* **Required work**:
Each entry must be printed again without a single change.

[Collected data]
↓

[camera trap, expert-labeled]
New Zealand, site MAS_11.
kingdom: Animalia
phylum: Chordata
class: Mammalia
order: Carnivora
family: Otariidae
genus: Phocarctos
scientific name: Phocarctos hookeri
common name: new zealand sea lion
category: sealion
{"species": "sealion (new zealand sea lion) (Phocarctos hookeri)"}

↑

* **Result of the exercise**:
[camera trap, expert-labeled]
New Zealand, site MAS_11.
kingdom: Animalia
phylum: Chordata
class: Mammalia
order: Carnivora
family: Otariidae
genus: Phocarctos
scientific name: Phocarctos hookeri
common name: new zealand sea lion
category: sealion
{"species": "sealion (new zealand sea lion) (Phocarctos hookeri)"}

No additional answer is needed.